Walking clue #14: A bouncing gait
May reveal: Unusually tight calf muscles
One unusual stride is a gait that causes the walker to literally bounce a bit. Specialists can see the heel-off, the first part of a normal step, happen a bit too quickly, because of tight calf muscles. Women are the most vulnerable, because of chronic high heel use, podiatrist Andersen says.
"I've seen women in their 60s who have been told to exercise -- sometimes for the first time in her life because a doctor is ordering it for a health issue -- and she can't because she can't comfortably wear a flat shoe," she says. "The same thing can happen much earlier in life, too, such as with a 25-year-old who's been wearing stilettos since she was a teenager."
Walking clue #15: One higher arch and/or a pelvis that dips slightly
May reveal: One leg is shorter than the other
Limb (or leg) length discrepancy simply means that one leg is shorter than the other. Experts can spot this in several different ways. One is by looking at the foot while you take a step, says podiatrist Andersen; one foot will have a higher arch and the other will look flatter. The flatter foot usually corresponds to the longer leg, she says.
Also, because the shorter leg has to go a bit farther to get to the floor, the pelvis may drop down slightly in the stride, adds Bailey. "If you pull up the shirt you can often see changes to the lumbar spine -- a horizontal crease along the spine on the side with the longer leg, because the spine is bending in that direction."
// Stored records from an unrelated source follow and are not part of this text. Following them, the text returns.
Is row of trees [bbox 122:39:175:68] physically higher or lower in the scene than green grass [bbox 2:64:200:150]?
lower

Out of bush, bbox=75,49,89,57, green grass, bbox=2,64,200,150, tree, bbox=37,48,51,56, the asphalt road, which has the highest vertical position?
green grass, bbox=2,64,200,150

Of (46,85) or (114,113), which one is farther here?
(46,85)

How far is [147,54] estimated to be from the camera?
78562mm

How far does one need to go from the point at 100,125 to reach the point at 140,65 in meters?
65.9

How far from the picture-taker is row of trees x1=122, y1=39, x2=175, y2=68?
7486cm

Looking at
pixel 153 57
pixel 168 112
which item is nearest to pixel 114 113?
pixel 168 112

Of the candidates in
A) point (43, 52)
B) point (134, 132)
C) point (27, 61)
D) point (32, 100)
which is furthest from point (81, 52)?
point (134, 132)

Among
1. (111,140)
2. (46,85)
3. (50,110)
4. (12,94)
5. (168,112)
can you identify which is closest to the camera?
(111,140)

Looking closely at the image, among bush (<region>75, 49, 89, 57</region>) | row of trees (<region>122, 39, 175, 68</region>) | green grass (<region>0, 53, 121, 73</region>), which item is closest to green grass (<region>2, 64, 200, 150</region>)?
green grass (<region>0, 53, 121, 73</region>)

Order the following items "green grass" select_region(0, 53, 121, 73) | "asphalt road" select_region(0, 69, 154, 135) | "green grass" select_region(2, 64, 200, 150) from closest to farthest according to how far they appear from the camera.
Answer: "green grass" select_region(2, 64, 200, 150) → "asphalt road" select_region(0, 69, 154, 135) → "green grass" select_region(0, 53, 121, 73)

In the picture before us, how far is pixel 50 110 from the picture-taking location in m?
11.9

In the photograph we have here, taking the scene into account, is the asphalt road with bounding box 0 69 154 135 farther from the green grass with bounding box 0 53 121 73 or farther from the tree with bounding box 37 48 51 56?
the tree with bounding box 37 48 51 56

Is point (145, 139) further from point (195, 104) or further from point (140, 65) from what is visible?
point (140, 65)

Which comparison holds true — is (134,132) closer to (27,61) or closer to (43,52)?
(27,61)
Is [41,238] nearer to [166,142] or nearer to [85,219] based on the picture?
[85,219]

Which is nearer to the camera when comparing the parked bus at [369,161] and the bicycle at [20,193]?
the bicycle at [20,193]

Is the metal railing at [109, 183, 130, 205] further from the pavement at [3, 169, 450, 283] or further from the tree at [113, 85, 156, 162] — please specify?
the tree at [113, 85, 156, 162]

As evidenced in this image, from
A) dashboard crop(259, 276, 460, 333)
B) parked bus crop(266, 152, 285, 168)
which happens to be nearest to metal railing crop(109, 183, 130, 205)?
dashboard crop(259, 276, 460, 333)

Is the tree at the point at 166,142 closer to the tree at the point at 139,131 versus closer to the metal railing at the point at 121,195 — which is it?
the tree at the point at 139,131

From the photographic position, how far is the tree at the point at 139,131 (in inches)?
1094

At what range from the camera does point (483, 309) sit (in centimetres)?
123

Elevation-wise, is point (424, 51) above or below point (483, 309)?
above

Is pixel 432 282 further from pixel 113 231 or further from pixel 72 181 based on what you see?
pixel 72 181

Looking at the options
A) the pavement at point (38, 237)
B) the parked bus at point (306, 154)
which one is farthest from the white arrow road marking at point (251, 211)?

You can be born with limb discrepancy or get it as the result of knee or hip replacements, if limbs don't line up perfectly after healing. But unless the discrepancy is three-quarters of an inch or more, Blitzer says, studies indicate it probably won't cause health problems. Shoe inserts usually can make up for a quarter-inch discrepancy; surgery is sometimes recommended for larger differences.